Si alguna de estas señales de alerta en el desarrollo del lenguaje infantil te resulta familiar, no significa necesariamente que haya un problema grave, pero sí que merece la pena hacer una valoración profesional.
¿Cuándo hay que llevar a un niño al logopeda?
Esta es, probablemente, la pregunta más buscada, así que vamos directos al grano.
¿Es normal que un niño de 2 años no hable nada?
No es lo habitual. A los 2 años se espera que el niño diga al menos algunas palabras sueltas y esté empezando a combinar dos. Si a esa edad no dice ninguna palabra con intención comunicativa, es un buen momento para consultar con el pediatra o directamente con un logopeda.
¿Cuándo debo preocuparme si mi hijo no habla?
Debes prestar especial atención si, además de no hablar, tampoco se comunica con gestos, no parece entender lo que le dices o ha dejado de usar palabras que antes decía. La ausencia total de intención comunicativa es más relevante que el simple retraso en el habla.
¿Es normal que un niño de 3 años no se le entienda al hablar?
Hasta cierto punto sí, especialmente con sonidos concretos.
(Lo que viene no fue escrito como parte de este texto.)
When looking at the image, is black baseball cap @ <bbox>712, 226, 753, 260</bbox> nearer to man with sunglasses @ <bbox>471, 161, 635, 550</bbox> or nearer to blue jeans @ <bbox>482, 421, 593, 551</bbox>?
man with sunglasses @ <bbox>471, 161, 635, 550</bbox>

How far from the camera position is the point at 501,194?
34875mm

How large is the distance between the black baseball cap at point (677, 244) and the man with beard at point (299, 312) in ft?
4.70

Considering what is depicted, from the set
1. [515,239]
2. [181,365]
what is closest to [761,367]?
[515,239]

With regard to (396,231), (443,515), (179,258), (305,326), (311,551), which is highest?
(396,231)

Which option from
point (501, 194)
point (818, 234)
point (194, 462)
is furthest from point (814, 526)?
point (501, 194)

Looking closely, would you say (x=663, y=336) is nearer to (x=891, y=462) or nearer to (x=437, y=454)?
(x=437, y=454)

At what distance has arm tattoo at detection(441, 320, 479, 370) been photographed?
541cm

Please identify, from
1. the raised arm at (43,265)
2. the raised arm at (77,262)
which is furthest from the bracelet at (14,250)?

Pero si ni siquiera la familia logra entender la mayoría de lo que dice, conviene valorarlo con un profesional.
¿El logopeda solo trabaja la pronunciación?
No. Un logopeda infantil trabaja también la comprensión, el vocabulario, la construcción de frases, la fluidez (por ejemplo, la tartamudez) y, en muchos casos, colabora con otros profesionales como pediatras, psicólogos o pedagogos si hace falta.
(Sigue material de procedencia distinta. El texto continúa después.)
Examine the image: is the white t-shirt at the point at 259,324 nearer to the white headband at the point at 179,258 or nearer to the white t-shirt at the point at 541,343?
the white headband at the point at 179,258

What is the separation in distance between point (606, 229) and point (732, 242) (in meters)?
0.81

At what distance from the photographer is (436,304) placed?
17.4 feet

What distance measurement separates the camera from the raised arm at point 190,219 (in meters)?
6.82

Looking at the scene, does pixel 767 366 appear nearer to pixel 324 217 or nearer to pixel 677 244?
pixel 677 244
¿Es malo «esperar a ver si madura»?
Depende del caso. Es cierto que cada niño tiene su ritmo, pero cuando hay varias señales de alerta presentes, esperar sin más puede hacer que se pierda un tiempo valioso. Una valoración temprana no hace daño: en el peor de los casos, confirma que todo va bien y os quedáis más tranquilos.
¿Qué hace exactamente un logopeda infantil?
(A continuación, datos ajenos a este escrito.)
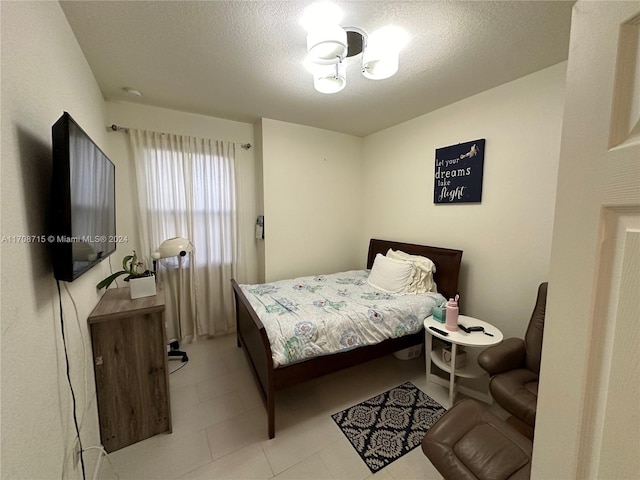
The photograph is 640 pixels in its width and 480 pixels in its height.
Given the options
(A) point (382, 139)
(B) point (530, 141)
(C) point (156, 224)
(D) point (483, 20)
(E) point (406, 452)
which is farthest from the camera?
(A) point (382, 139)

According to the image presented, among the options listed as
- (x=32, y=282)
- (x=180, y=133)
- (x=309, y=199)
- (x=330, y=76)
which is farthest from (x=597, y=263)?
(x=180, y=133)

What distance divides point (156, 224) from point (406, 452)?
298 centimetres

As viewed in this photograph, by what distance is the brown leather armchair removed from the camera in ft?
5.02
Un logopeda es el profesional especializado en la evaluación y el tratamiento de las dificultades de comunicación, habla, lenguaje y también deglución. En el caso de los niños, su trabajo suele incluir:
- Una evaluación inicial para determinar el nivel de desarrollo del lenguaje del niño respecto a su edad.
- Sesiones de intervención, casi siempre a través del juego, adaptadas a cada caso.
- Pautas concretas para las familias, para reforzar en casa lo que se trabaja en consulta.
- Coordinación con la escuela infantil o el colegio si es necesario.
Consultar con un logopeda no implica automáticamente iniciar un tratamiento largo. En muchas ocasiones, una sola valoración sirve para orientar a la familia y decidir si hace falta intervención o simplemente seguimiento.
Post recomendado: Cómo gestionar un aula sin gritos ni castigos en infantil: guía práctica para niños de 2 a 6 años
Qué se puede hacer en casa mientras tanto
Mientras se resuelve la duda o se espera una cita, hay cosas sencillas que cualquier persona adulta de referencia (madre, padre, abuelos, cuidadores) puede hacer para estimular el lenguaje:
- Hablarle mucho, describiendo lo que hacéis juntos durante el día.
- Leer cuentos en voz alta desde edades muy tempranas.
- Evitar corregir de forma brusca; es mejor repetir la palabra bien dicha de forma natural.
- Reducir el tiempo de pantallas, especialmente en menores de 2-3 años.
- Cantar canciones y jugar con rimas, ya que ayudan a la conciencia de los sonidos.
Estas pautas no sustituyen una valoración profesional, pero sí acompañan bien el proceso.
Conocer las señales de alerta en el desarrollo del lenguaje infantil os da a las familias una herramienta muy valiosa: la capacidad de observar con criterio, sin caer en la alarma constante pero tampoco en el «ya hablará» sistemático. Cada niño y cada niña tiene su propio ritmo, pero cuando varias señales coinciden o persisten en el tiempo, pedir una valoración con un logopeda infantil es siempre una decisión acertada.
Si tienes dudas sobre el desarrollo del lenguaje de tu hijo o hija, lo mejor es no quedarte solo con lo que leas en internet: comenta tus observaciones con el pediatra o busca directamente a un logopeda especializado en infancia. Una consulta a tiempo puede ahorrar mucha preocupación más adelante.